In your teens, embarrassing yourself in public is just about the worst thing that can happen. I remember trying really hard to not say anything that sounded stupid or do anything that would make me look “uncool.” Inevitably, there were moments that I failed at this miserably. Like the time I was trying to get that perfect shot in my photography class, so I jumped up on top of the lockers to pose only to, not so gracefully, fall on my face trying to get down. Did I mention it was in front of a boy I liked? Not my smoothest moment.
At the time, you think you will never recover from those moments. They keep you up at night as you replay them over and over in your head. Sometimes, you cringe as you relive a moment that happened 15 or even 20 years ago. But there are life lessons to be learned from these little mishaps if we know how to look at it.
Like my example with the lockers. Maybe if I wasn’t trying so hard to impress a boy, I would have been more graceful getting down off those lockers and spared myself the embarrassment.
Embarrassing moments help create the people we become, as long as we don’t spend too much time dwelling on them. You can really talk yourself into a depressing place if you don’t retrain your brain on how to properly look at those moments.

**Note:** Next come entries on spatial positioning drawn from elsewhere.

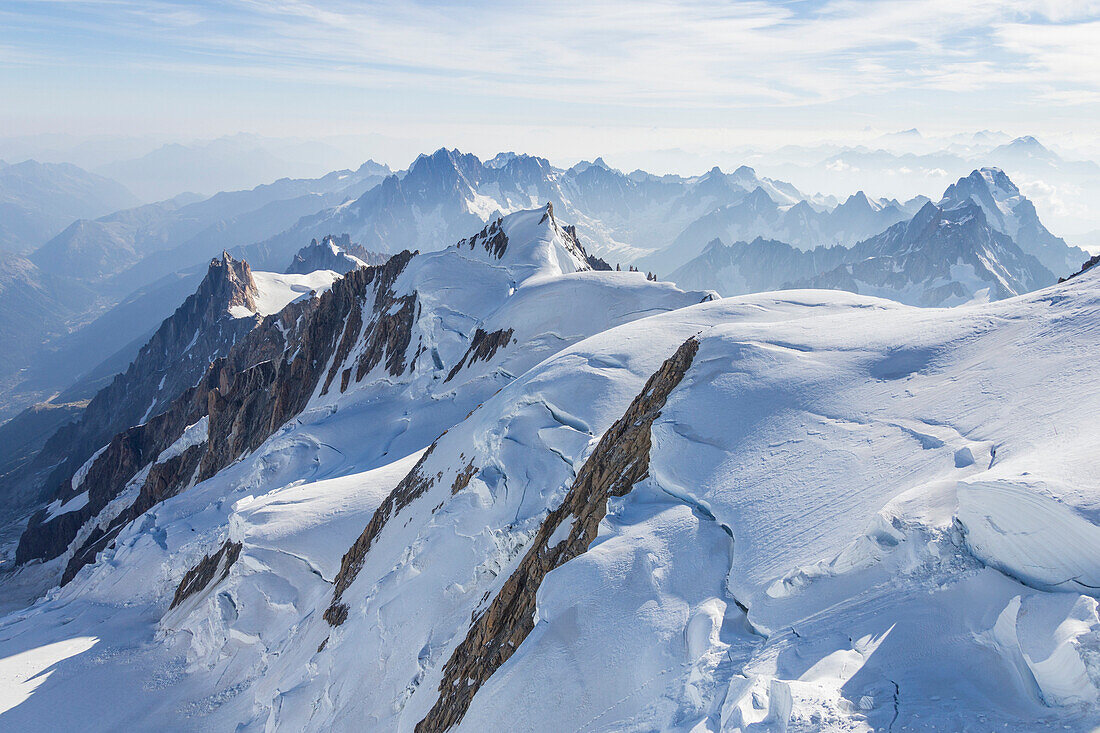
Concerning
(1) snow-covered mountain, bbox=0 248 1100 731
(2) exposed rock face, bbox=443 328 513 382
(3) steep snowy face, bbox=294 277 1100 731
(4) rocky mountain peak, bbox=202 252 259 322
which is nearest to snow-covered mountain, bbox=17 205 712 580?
(2) exposed rock face, bbox=443 328 513 382

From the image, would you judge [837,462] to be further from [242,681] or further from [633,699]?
[242,681]

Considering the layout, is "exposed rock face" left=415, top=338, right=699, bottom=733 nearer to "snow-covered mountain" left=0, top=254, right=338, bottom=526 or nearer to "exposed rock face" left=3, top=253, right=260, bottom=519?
"snow-covered mountain" left=0, top=254, right=338, bottom=526

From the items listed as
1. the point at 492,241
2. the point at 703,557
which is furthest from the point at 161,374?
the point at 703,557

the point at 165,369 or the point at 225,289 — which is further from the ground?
the point at 225,289

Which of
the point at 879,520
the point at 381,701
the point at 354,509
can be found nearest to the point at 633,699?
the point at 879,520

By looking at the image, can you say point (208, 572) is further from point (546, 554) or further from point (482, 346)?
point (546, 554)

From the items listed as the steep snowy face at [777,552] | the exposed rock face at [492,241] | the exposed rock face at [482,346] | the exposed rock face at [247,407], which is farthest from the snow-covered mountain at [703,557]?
the exposed rock face at [492,241]

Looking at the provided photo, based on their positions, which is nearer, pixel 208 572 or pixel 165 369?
pixel 208 572
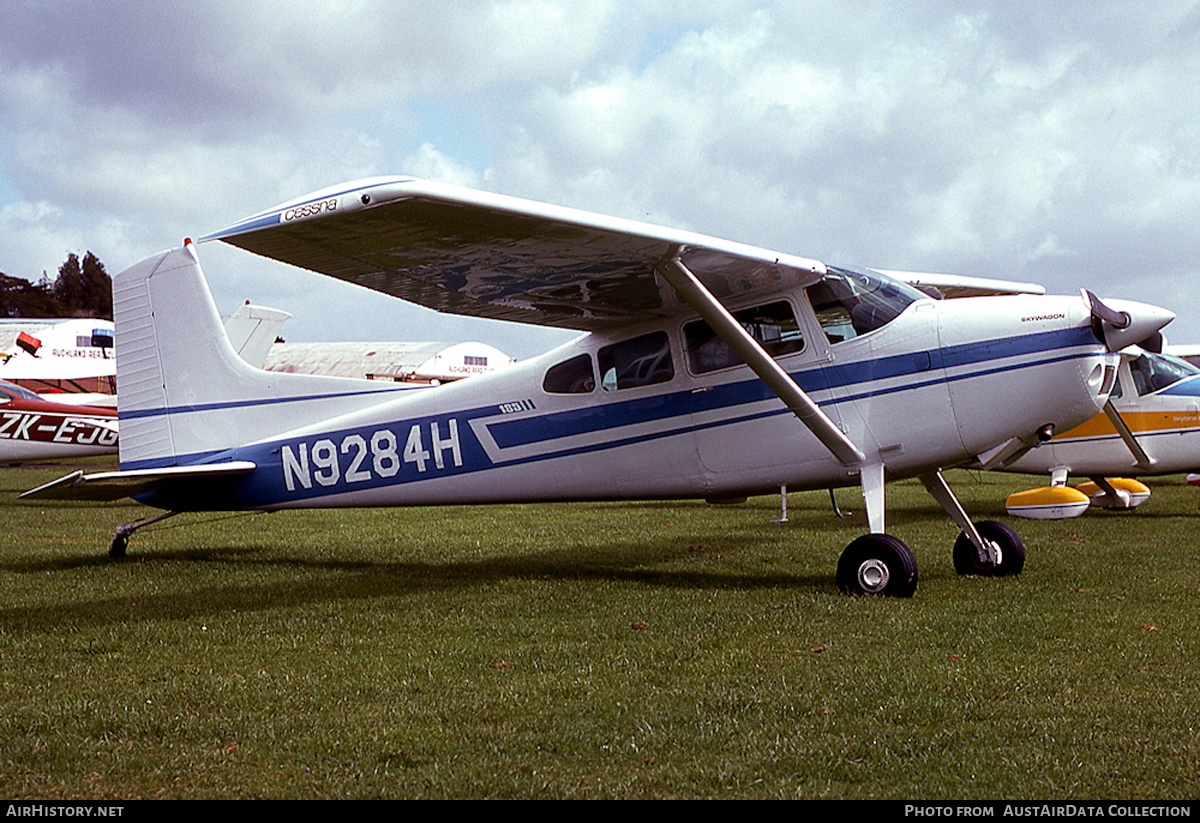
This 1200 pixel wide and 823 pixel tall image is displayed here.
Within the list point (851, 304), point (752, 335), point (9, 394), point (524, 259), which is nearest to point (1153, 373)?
point (851, 304)

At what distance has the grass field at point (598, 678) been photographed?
10.9 ft

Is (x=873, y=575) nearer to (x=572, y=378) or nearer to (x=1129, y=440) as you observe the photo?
(x=572, y=378)

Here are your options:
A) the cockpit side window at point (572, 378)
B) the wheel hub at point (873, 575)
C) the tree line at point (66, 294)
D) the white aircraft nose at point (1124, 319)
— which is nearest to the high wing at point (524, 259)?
the cockpit side window at point (572, 378)

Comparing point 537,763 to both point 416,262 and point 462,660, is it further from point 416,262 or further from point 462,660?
point 416,262

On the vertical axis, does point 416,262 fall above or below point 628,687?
above

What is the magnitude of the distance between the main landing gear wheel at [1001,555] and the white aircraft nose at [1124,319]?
1710mm

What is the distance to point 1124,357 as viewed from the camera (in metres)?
13.2

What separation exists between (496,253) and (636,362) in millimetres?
1934

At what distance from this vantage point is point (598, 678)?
184 inches

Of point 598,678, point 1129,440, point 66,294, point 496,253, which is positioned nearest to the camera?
point 598,678

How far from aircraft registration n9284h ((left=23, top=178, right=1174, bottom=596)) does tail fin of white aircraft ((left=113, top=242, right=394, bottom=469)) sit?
21mm

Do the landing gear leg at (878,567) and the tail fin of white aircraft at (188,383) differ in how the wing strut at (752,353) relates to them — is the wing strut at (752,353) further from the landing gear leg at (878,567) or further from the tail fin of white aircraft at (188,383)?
the tail fin of white aircraft at (188,383)
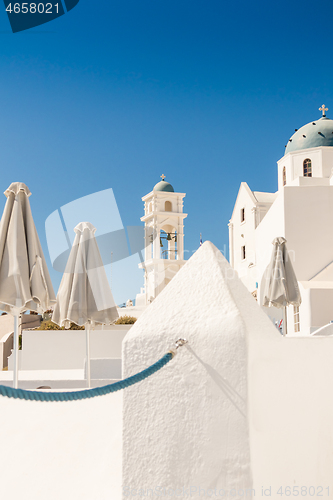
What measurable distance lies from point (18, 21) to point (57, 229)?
7.99 metres

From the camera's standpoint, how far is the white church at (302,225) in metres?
13.3

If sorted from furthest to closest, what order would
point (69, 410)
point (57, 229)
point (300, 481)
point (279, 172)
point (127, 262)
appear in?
1. point (127, 262)
2. point (279, 172)
3. point (57, 229)
4. point (69, 410)
5. point (300, 481)

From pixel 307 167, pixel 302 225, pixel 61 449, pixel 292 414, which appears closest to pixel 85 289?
pixel 61 449

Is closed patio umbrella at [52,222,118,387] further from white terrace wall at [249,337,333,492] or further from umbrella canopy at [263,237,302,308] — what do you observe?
white terrace wall at [249,337,333,492]

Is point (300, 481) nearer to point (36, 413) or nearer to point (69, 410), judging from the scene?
point (69, 410)

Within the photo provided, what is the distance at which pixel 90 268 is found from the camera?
5977mm

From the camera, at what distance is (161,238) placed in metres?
31.7

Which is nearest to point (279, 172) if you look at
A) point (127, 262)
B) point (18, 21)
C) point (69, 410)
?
point (127, 262)

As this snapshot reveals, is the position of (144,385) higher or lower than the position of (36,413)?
higher

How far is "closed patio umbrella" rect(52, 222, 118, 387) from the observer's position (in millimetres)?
5934

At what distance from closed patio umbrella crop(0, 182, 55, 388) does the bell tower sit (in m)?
25.3

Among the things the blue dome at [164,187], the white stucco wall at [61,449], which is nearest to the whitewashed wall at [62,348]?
the white stucco wall at [61,449]

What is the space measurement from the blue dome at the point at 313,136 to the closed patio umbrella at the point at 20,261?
64.4 ft

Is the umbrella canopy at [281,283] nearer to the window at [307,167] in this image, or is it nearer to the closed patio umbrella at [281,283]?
the closed patio umbrella at [281,283]
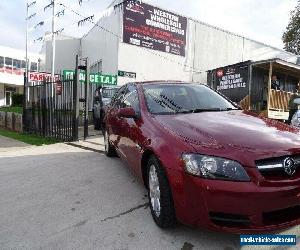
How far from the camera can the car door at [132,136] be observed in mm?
4229

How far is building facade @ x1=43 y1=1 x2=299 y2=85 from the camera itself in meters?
19.8

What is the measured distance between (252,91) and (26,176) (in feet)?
42.7

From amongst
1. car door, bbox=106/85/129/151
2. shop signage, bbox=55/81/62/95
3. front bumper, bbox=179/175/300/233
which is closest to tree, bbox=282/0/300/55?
shop signage, bbox=55/81/62/95

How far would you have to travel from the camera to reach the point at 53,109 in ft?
36.6

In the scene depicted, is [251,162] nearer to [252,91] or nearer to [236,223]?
[236,223]

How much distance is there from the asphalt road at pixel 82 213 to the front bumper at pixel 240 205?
408 millimetres

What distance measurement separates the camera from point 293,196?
2.89 m

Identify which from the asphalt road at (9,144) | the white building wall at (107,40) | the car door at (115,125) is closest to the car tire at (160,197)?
the car door at (115,125)

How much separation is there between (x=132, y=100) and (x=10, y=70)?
146 feet

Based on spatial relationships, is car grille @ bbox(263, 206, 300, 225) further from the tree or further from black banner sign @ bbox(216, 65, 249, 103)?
the tree

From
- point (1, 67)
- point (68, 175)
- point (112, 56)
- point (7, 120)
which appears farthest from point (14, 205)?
point (1, 67)

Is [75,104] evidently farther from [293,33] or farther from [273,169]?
[293,33]

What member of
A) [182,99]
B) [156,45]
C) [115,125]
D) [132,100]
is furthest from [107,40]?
[182,99]

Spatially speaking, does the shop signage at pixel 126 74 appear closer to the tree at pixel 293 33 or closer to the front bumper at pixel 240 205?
the front bumper at pixel 240 205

First, you should take a moment to feel whatever emotion comes to you most naturally. I remember one time when I was about 8 years old, I was staying at a friend’s house and she wanted to go biking. I wasn’t really the strongest biker at the time and I totally biffed it going down a hill. I was so embarrassed I wouldn’t even let my friend’s mom see my skinned-up knees.
I was ashamed I wasn’t as good of a biker as my friend, but I also remember not really dwelling on it for long. Soon enough we were on to playing something else and the skinned knees were barely even noticeable. In fact, we started laughing at how silly my face must have looked as I was about to eat the dirt.
I didn’t know it at the time, but that moment started building me into the person I am today. The person who can laugh at herself when ridiculous things happen. For example, my brain tends to work faster than my mouth. I’m a writing coach at a college and one day I was working with a student of mine who had a breakthrough. I wanted to congratulate them and tell them how proud I was but I was too excited, what came out of my mouth didn’t resemble English. I’m not sure what I said to them but it took us both off guard and the mirrored looks of confusion on both our faces was actually pretty hysterical.
I don’t cringe in embarrassment anymore when I think about these moments; I find the humor in them instead. After all, why torture yourself over something you can’t control? Both the student and I ended up laughing and that moment is way better to think about than feeling mortified.
My embarrassing little mishaps usually end up with me making another person laugh, or at the very least smile, and honestly, we need more of that in our lives anyway.